Azetidinyl Malachite Green: a superior fluorogen-activating protein probe for live-cell and dynamic SIM imaging

Abstract

Malachite Green (MG) and its fluorogen-activating protein (FAP) pair are valuable tools for live-cell and super-resolution fluorescence imaging due to their unique near-infrared absorption and signal enhancement. However, the low brightness and photostability of MG have limited its use in dynamic imaging. In this study, we introduce a novel derivative, azetidinly Malachite Green (Aze-MG), which enhances the brightness of the MG-FAP complex by 2.6-fold. This enhancement is achieved by replacing the N,N-dimethylamino group in MG with an azetidine group, which suppresses the twisted intramolecular charge transfer (TICT) effect, leading to improved quantum yield and photostability. Additionally, the reduced binding affinity of Aze-MG for FAP enables a buffering strategy, allowing the reversible exchange of photobleached fluorogens with free fluorogens, thereby ensuring stable fluorescence over time. This combination of improved brightness and buffering capability makes Aze-MG an ideal probe for live-cell and dynamic SIM imaging.

Fig. 1. (a) Molecular structures of MG1–4. (b) Absorption spectra of MG1–4 in PBS (pH 7.40). (c) Computed frontier orbitals and energy levels of MG1–4.

Fig. 2. (a) Absorption and (b) fluorescence spectra of 0.5 μM MGs in the absence and presence of 2 μM dL5** (MG1–4: from left to right). Binding equilibrium analysis of MG1 (c) and MG3 (d) to dL5**.

Fig. 3. Molecular docking analysis of MGs. (Top) Frontal view of the MGs/dL5** complex. (Bottom) Spatial distribution of amino acid side chains in dL5** that come in contact with MGs.

Fig. 4. (a) Confocal images of HeLa cells expressing dL5**-mCer3 in the nucleus with MG1–4. (b) Confocal images of HeLa cells expressing dL5**-mCer3 in mitochondria and ER with the addition of 200 nM MG3. Green fluorescence signals from mCer3; red fluorescence signals from MG/dL5**. SIM imaging of mitochondria (c), cell membrane (d), tubulin (e) and endoplasmic reticulum (h). (i) Enlarged view of ROI-2 in (h). (f) SIM and widefield of ROI-1 in (e). (g) Intensity distributions across tubulin (white line) in (f). SIM and widefield of ROI-2 (j) and ROI-3 (l) in (h). (k) and (m) Intensity distributions across ER (white line) in (j) and (l).

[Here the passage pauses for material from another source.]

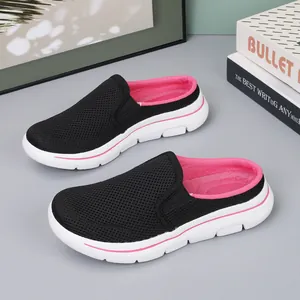 Breathable black mesh slip-on half slippers for women with pink lining and comfortable white sole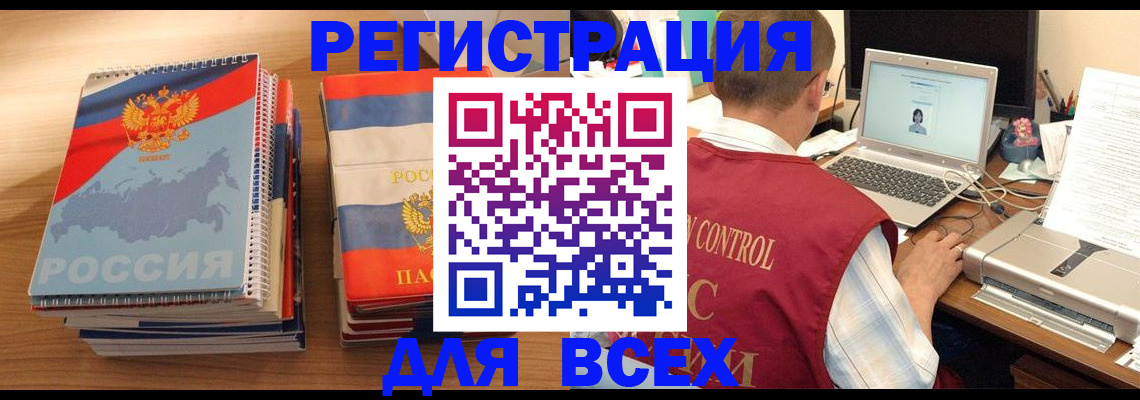 прописка в Россоши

Fig. 5. (a) Quantification of the relative fluorescent intensity of MG1/dL5** and MG3/dL5** in HeLa cells with continuous irradiation using super-resolution SIM microscopy. (b) Fluorescence recovery of MG3/dL5** in HeLa cells after 20 min of continuous irradiation using a 640 nm laser.

Fig. 6. Time-lapse SIM images of (a) mitochondrial fission, (b) mitophagy, ER tubule (c) and RER dynamics (d) in living HeLa cells through MG3/dL5** labeling. (e) Time colored outline of the cavity in ROI-4. And the time dependence of area in ROI-4-6. (f) Dual-color time-lapse SIM images of mitochondria and ER with MG3/dL5** and GFP in living HeLa cells.